The brothers are already gathered around the long table. Coffee cups steam on the scarred wood. Maps of the county are spread across the surface. Rock is arguing about route expansions, City is rattling off supply shortages, and Draft is talking about propane deliveries like the world isn’t three seconds from burning down, but Aria keeps bleeding into every thought.

I step into the room, and everything stutters for half a beat. Honor gives me a once-over as I enter with his head tilted, brow tight, reading the tension under my skin like scripture. Throttle mutters “Jesus” under his breath when he sees my face. Draft stops mid-sentence, the pen in his hand stalling. City’s worry is subtle, eyes flicking to his phone, then back to me, as if waiting for me to snap.

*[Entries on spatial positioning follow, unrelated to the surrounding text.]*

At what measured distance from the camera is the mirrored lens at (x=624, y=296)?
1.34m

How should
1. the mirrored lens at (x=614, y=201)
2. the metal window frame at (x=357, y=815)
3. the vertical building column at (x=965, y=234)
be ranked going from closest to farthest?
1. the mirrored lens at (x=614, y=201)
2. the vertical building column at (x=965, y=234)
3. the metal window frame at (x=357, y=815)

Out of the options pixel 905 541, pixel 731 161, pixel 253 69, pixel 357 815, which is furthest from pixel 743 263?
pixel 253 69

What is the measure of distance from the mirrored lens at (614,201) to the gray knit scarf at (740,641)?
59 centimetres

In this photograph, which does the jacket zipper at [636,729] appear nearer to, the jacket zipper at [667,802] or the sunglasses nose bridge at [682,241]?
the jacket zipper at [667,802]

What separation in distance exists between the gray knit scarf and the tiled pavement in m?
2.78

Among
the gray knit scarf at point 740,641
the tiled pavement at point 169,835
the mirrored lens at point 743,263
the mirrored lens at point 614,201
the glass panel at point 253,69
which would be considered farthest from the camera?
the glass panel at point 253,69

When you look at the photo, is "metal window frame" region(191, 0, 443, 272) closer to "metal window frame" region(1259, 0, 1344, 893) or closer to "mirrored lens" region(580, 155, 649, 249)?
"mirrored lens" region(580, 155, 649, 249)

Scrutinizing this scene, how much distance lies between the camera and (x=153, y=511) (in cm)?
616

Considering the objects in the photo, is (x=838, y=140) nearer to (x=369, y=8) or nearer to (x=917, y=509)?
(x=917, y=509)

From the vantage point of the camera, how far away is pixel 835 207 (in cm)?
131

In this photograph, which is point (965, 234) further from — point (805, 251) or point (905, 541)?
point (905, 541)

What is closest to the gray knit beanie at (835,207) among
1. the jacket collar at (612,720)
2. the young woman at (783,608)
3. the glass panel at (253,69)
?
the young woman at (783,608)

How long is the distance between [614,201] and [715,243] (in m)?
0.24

“Morning, boss,” City says, flipping pages on his tablet. “Got updates on suppliers.”

I don’t hear the rest.

Because right in front of me is a map of Route 46. The same route Aria has to take home. The same stretch of road that hides a dozen blind corners and twice as many places for a body to disappear.

“Steel?” Rock says slowly. “You tracking any of this?”

“Yeah,” I grit out. “Just thinking.”

Crusher snorts from the end of the table. “Don’t hurt yourself.”